─── Text to read
This article revisits that subject. Recent cases have not only followed precedent regarding personal jurisdiction, but have signaled that a plaintiff's burden of showing “minimum contacts” by the out-of-state defendant has become lighter. It seems the tentacles of this tort are getting longer. Two cases, one in Mississippi and one in North Carolina, are examples of the far-reaching, and perhaps expanding, sweep of long arm statutes. As we concluded in the earlier article, unsuspecting philandering spouses might be getting far more than they bargain for when they become involved with people in one of the seven “alienation” states. That is surely still the case.
Alienation of Affection
Alienation of affection is a cause of action based on the wrongful, malicious and willful interference by a person with another's marriage. As a result of this interference, one member of the married couple loses affection for the other spouse, thus destroying the marriage.
At the root of this tort is an application of dusty old property law: A man's wife is his property subject to being stolen. It is based on the old belief that wives were the chattel of their husbands. The New York State legislature codified the tort in 1864. Most states followed, creating a cause of action by statute or common law. Many states later equalized the status of women and started recognizing wives' suits against interfering women who had stolen the affections of their husbands.
However, times changed and society's tolerance levels shifted. State legislatures across the country abolished the cause of action by legislative action. Some states did it by judicial decree. Lawmakers and courts recognized that spousal love is not a property right. One court held, “suits for alienation of affection are useless as a means of preserving the family. They demean the parties and the courts. … [S]pousal love is not property which is subject to theft.” Another said, “to posit that one person possesses rights to the feelings of another is an anachronism.”
Currently, only the seven states listed above still allow such a suit. The prima facie case of alienation of affection differs slightly from state to state. The burdens of proof vary, but the legal exposure is real.
Long-Arm Statutes
Virtually every state in America has a long-arm statute, which often determines whether a state court can exercise personal jurisdiction over a non-resident defendant. In determining whether a non-resident can be forced to defend a lawsuit, the “minimum contact” test is applied. This test assesses the extent of the non-resident defendant's connection with the forum state. If the connection does not reach the “minimum” level, then the forum state cannot exercise personal jurisdiction over the non-resident defendant.
The long-arm statutes in the seven states in which alienation suits may be brought are particularly important. They act as tentacles reaching out and grabbing unsuspecting defendants from states that do not recognize the tort of alienation of affection ' even if the defendant has never set foot in the forum state.
──────
**Written request 1:** Copy out the two lung mask entries below line for line, with nothing changed.
─── Material
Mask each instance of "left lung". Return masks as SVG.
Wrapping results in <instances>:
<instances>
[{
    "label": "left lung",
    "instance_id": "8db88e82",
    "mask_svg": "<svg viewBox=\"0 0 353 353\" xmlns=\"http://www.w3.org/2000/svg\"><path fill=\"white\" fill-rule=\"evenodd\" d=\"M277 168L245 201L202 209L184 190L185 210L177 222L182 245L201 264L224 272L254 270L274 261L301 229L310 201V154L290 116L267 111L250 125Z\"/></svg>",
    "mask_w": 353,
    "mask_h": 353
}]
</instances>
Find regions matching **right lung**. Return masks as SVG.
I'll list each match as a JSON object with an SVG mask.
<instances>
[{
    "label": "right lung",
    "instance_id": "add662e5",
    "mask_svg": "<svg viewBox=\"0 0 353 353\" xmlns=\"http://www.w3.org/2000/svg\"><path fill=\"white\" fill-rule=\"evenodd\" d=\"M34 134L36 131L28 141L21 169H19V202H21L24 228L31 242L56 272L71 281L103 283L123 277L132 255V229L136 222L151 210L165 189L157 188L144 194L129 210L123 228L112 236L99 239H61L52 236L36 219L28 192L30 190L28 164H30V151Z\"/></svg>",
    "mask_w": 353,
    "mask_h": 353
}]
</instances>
──────
**Written request 2:** List every U.S. state named in the alienation of affection article.

**Correct answer 1:**
Mask each instance of "left lung". Return masks as SVG.
Wrapping results in <instances>:
<instances>
[{
    "label": "left lung",
    "instance_id": "8db88e82",
    "mask_svg": "<svg viewBox=\"0 0 353 353\" xmlns=\"http://www.w3.org/2000/svg\"><path fill=\"white\" fill-rule=\"evenodd\" d=\"M277 168L245 201L202 209L184 190L185 210L177 222L182 245L201 264L224 272L254 270L274 261L301 229L310 201V154L290 116L267 111L250 125Z\"/></svg>",
    "mask_w": 353,
    "mask_h": 353
}]
</instances>
Find regions matching **right lung**. Return masks as SVG.
I'll list each match as a JSON object with an SVG mask.
<instances>
[{
    "label": "right lung",
    "instance_id": "add662e5",
    "mask_svg": "<svg viewBox=\"0 0 353 353\" xmlns=\"http://www.w3.org/2000/svg\"><path fill=\"white\" fill-rule=\"evenodd\" d=\"M34 134L36 131L28 141L21 169H19V202H21L24 228L31 242L56 272L71 281L103 283L123 277L132 255V229L136 222L151 210L165 189L157 188L144 194L129 210L123 228L112 236L99 239H61L52 236L36 219L28 192L30 190L28 164H30V151Z\"/></svg>",
    "mask_w": 353,
    "mask_h": 353
}]
</instances>

**Correct answer 2:**
Mississippi
North Carolina
New York